## PASSAGE PROVIDED
□ □ □

The chapter Operation Specifications provides abstract descriptions of the individual operations in this package.

Similar to cate.ds, the package cate.ops is a plugin package, only loaded if requested, and no module in package cate.core has any knowledge about the package cate.ops.

7.1.4. Package cate.cli

The package cate.cli comprises a main module, which implements the CCI Toolbox’ command-line interface.

The command-line interface is described in section Command-Line Interface.

7.1.5. Package cate.webapi

The package cate.webapi implements the CCI Toolbox’ WebAPI which implements a web service that allows using the CCI Toolbox Python API from the * Cate App GUI as well as * the interactive commands of the CLI.

7.1.6. Package cate.util

The cate.util package is fully application-independent and can be used stand-alone. Numerous, CCI Toolbox API functions take a monitor argument used for progress monitoring of mostly long-running tasks. The cate.util.monitor package defines the Monitor class.

7.1.7. Package cate.conf

The cate.conf package provides Cate’s configuration API. The cate.conf.defaults module defines the default values for Cate’s configuration parameters.

7.2. Common Data Model

The primary data source of the first releases of the CCI Toolbox are the data products delivered by the ESA CCI programme. Later in the project, the CCI Toolbox will also address other datasets.

The majority of the gridded ECV datasets from ESA CCI are in netCDF-CF format, which is a de-factor standard in climate science. The datasets of the Land Cover CCI are provided in GeoTIFF format and the Glaciers and Ice Sheets CCIs deliver their datasets in ESRI Shapefile format.

Ideally, the CCI Toolbox could combine the various datasets in a single common data model so that an API could be designed that allows a uniform and transparent for data access. This would also allow to make a maximum of operations work on both raster and vector data.

As this sounds reasonable at first, the team has decided not go for such a grand unification as the way how gridded raster data is processed is substantially different from how vector data is processed. To make the majority of data operations applicable to both data types, rasterisation (or vectorisation) would need to occur implicitly and would need to be controlled by explicit operation parameters.

Instead, the CCI Toolbox stays with the Unidata Common Data Model and CF Conventions for raster data, and the Simple Features Standard (ISO 19125) for vector data. This is achieved by reusing the data models and APIs of the popular, geo-spatial Python libraries.

7.2.1. Raster Data

For the representation of raster or gridded data, the CCI Toolbox relies on the xarray Python library. xarray builds on top of numpy, the fundamental package for scientific computing with Python, and pandas, the Python Data Analysis Library.

The central data structure in the CCI Toolbox is xarray.Dataset, which is an in-memory representation of the data model from the netCDF file format. Because of its generality for multi-dimensional arrays, it is also well-suited to represent the GeoTIFF and other raster and gridded data formats. The xarray.Dataset structure is composed of the following elements and follows the Unidata Common Data Model:

Variables

are containers for the dataset’s geo-physical quantities. They are named, multi-dimensional arrays of type xarray.DataArray which behave quite like numpy ndarrays. The dataset variables are accessible through the data_vars attribute, which is mapping from variable name to the multi-dimensional data arrays.

□ □ □

## Items in a dataset
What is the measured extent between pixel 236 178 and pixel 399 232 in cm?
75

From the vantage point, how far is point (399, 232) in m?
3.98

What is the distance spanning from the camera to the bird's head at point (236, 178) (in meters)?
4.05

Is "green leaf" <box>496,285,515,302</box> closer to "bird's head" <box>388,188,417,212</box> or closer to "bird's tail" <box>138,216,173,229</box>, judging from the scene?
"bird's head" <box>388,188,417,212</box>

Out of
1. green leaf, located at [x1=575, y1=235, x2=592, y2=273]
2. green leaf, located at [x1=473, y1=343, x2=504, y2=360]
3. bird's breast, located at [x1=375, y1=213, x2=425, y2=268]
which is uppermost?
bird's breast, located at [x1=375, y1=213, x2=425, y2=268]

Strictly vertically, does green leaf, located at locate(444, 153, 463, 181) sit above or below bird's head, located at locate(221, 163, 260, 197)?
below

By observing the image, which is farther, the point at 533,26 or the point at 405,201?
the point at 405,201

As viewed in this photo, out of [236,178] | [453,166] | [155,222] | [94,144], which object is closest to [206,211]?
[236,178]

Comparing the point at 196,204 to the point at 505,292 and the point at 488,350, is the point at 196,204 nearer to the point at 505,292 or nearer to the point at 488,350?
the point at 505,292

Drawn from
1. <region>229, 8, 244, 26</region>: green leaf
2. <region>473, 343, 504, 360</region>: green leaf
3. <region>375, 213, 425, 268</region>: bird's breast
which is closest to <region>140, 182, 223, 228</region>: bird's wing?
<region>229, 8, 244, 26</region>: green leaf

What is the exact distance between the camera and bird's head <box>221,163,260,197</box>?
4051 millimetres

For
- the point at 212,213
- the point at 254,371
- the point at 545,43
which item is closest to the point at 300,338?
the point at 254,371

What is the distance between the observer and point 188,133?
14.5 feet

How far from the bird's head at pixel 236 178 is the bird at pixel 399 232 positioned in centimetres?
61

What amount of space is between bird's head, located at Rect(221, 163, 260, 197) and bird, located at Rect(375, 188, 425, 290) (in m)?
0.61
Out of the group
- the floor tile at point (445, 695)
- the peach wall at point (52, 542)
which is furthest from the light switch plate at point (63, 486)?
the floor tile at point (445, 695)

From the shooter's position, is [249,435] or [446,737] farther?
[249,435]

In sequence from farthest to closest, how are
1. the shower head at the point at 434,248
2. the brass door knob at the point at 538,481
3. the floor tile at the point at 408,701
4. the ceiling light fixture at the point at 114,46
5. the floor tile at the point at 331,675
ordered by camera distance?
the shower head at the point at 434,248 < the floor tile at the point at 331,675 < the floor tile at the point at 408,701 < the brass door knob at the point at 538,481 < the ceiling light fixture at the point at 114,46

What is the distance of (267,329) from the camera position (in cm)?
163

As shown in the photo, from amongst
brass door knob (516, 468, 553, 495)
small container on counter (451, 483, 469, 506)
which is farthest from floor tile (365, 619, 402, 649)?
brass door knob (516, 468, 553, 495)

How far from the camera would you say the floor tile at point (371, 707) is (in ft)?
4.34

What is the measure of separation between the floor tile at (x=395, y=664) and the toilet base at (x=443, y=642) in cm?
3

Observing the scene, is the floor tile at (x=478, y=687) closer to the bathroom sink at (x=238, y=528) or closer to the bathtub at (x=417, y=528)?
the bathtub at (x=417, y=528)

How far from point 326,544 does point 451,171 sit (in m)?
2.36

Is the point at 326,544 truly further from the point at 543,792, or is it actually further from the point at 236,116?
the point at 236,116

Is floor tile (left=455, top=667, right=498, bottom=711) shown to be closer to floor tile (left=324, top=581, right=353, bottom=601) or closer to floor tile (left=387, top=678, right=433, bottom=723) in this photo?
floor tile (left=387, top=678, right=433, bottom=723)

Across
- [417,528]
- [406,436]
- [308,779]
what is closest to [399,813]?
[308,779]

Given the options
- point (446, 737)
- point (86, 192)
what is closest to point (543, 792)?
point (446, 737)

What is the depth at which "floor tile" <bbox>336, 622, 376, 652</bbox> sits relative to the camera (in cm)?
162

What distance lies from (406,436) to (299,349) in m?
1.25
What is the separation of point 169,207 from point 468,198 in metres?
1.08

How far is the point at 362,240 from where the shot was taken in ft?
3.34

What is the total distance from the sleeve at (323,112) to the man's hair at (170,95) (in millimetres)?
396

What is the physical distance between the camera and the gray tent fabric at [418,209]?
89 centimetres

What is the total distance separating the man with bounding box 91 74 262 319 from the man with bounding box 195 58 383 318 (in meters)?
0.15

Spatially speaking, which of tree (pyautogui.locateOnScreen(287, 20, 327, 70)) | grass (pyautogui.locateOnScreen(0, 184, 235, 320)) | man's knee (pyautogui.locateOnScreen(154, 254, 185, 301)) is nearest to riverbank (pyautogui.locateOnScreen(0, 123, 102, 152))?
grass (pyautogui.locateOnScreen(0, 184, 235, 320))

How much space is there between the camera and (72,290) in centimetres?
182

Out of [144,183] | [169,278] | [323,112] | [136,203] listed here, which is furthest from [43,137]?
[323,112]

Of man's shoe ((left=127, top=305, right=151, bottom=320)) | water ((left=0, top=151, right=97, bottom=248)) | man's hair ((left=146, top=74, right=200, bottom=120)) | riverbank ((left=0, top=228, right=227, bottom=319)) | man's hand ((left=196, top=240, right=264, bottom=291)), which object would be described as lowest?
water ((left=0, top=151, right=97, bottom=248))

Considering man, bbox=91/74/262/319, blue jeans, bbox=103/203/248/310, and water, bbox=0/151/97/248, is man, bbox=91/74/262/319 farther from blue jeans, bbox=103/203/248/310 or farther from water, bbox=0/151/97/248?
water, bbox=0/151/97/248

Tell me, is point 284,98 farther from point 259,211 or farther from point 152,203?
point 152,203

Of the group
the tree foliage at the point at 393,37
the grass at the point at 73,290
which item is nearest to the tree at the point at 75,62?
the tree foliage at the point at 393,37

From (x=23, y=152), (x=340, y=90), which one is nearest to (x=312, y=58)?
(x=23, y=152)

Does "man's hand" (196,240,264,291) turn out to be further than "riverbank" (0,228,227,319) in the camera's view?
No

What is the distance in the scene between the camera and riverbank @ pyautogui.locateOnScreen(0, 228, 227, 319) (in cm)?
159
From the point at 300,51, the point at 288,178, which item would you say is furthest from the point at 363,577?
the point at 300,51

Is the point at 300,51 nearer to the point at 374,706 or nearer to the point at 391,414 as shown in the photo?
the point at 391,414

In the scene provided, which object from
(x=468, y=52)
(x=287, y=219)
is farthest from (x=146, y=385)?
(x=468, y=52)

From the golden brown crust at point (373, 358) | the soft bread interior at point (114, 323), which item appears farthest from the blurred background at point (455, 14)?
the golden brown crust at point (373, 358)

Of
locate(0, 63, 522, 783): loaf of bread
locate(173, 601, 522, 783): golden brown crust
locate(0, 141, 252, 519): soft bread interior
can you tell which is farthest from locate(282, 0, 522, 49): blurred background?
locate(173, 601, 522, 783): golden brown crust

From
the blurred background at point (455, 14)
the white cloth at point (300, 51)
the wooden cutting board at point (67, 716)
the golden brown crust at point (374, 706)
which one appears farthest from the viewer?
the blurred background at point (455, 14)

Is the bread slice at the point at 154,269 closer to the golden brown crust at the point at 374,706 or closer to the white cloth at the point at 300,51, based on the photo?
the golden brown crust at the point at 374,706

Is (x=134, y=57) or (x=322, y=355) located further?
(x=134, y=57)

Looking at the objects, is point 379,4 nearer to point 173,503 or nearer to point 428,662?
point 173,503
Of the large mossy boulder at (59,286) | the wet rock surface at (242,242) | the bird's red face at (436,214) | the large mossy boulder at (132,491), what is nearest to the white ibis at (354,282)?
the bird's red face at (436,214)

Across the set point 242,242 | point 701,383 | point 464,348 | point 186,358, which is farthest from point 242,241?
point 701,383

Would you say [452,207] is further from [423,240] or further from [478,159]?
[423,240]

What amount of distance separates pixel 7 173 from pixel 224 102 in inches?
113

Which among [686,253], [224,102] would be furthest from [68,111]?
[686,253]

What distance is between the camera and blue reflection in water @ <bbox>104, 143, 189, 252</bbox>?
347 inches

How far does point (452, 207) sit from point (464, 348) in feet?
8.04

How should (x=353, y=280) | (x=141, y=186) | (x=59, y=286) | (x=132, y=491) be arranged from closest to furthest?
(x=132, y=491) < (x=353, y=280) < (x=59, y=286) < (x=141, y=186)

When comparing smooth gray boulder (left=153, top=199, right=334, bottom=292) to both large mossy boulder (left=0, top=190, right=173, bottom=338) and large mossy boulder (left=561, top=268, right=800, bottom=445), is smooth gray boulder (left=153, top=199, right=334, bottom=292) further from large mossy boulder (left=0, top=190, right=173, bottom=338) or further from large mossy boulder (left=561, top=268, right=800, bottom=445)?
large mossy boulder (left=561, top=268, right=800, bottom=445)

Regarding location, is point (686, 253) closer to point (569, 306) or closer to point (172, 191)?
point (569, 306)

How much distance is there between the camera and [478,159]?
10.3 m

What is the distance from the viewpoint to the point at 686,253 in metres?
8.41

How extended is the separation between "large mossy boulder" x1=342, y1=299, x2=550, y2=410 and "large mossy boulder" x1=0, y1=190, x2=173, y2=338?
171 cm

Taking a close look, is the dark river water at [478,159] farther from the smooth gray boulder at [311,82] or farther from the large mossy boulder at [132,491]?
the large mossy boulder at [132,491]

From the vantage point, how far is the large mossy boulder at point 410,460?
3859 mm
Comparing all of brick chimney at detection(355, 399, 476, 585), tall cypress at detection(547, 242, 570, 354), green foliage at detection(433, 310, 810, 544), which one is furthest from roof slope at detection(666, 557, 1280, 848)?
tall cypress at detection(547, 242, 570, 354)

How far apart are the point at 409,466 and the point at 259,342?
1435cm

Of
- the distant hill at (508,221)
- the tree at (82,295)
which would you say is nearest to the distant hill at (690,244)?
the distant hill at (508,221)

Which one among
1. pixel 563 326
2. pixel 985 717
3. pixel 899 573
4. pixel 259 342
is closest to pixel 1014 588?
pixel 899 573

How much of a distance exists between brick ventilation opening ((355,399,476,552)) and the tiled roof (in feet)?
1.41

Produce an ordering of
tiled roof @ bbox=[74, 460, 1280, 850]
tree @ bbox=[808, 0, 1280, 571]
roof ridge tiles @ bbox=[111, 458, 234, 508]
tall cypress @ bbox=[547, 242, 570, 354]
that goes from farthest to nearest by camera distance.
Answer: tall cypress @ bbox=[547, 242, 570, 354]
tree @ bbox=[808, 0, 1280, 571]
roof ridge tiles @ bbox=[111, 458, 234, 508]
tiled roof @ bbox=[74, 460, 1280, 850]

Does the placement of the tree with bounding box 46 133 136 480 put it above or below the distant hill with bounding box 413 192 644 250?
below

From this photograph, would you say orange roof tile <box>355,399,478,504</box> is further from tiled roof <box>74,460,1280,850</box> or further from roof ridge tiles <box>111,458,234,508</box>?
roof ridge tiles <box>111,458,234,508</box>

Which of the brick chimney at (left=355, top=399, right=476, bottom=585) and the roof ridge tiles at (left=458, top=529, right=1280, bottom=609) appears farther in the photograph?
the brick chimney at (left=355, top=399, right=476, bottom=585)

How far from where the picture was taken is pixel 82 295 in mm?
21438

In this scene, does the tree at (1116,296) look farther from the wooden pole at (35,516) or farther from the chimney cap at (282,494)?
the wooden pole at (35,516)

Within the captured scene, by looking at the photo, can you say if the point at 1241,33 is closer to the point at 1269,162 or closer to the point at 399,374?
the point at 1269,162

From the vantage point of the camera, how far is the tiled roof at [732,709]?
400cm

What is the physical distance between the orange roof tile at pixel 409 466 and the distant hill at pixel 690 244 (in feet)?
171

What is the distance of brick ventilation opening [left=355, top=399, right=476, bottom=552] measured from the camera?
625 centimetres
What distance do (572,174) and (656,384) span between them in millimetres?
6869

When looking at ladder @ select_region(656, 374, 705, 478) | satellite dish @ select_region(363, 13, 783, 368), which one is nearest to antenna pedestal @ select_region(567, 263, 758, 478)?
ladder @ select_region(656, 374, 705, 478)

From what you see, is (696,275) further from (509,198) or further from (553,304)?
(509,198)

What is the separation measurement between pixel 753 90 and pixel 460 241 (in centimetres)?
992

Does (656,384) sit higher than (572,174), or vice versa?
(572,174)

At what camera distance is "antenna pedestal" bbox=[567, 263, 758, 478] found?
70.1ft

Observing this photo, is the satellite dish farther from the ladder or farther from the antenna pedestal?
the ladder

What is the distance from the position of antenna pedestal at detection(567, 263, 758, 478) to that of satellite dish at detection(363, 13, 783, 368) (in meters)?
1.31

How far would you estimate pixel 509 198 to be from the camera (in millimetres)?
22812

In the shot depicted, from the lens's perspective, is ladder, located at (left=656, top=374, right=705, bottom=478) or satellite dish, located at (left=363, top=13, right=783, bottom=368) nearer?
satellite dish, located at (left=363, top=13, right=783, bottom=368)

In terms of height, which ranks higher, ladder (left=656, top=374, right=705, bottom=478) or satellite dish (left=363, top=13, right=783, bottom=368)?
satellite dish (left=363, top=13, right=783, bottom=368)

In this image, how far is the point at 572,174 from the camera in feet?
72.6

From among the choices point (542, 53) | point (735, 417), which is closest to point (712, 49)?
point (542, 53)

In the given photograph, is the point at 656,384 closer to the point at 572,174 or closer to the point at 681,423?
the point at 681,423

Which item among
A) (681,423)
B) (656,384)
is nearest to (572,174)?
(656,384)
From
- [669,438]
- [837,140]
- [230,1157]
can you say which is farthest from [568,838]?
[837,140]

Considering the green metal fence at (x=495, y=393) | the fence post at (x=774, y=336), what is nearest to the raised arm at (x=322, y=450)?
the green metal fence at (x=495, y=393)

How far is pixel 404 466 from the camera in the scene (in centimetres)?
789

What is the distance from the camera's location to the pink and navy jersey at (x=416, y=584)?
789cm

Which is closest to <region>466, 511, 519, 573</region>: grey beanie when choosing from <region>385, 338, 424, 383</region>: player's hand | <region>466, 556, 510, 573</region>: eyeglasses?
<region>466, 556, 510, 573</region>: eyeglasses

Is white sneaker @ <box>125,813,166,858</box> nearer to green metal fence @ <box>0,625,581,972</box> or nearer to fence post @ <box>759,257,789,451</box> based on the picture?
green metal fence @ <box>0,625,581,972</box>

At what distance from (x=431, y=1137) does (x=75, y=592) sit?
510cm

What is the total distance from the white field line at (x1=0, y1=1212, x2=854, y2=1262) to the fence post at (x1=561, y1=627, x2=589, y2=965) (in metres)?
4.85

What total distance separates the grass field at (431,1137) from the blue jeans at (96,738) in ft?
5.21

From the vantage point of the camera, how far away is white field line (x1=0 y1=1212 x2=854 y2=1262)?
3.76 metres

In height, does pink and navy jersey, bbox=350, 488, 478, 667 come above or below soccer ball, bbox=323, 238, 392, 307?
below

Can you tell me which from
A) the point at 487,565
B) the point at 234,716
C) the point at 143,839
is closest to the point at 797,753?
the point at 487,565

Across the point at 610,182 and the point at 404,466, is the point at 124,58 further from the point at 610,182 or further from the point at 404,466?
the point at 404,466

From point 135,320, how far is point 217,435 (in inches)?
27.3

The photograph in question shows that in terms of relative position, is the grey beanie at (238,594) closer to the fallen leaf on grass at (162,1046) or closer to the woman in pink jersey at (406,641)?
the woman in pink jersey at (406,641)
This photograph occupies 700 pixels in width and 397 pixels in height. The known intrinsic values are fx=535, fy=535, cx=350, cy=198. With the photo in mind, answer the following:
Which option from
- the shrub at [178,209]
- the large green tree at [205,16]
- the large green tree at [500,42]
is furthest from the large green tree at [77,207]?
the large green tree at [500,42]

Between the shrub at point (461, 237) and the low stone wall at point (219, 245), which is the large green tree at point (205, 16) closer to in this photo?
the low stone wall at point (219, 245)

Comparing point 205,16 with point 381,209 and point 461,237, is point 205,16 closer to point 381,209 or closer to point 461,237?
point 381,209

□ □ □

## WHAT TO DO
a: Answer these questions using the CCI Toolbox documentation above.
(i) In what format are the Land Cover CCI datasets provided?
(ii) Which Python library does the CCI Toolbox rely on to represent raster or gridded data?
(iii) Which class does the cate.util.monitor package define?
b: Output the portion of the CCI Toolbox documentation from "For the representation" to "Data Analysis Library.", word for word.

## FULL ANSWERS
a:
(i) GeoTIFF
(ii) xarray
(iii) The Monitor class

b:
For the representation of raster or gridded data, the CCI Toolbox relies on the xarray Python library. xarray builds on top of numpy, the fundamental package for scientific computing with Python, and pandas, the Python Data Analysis Library.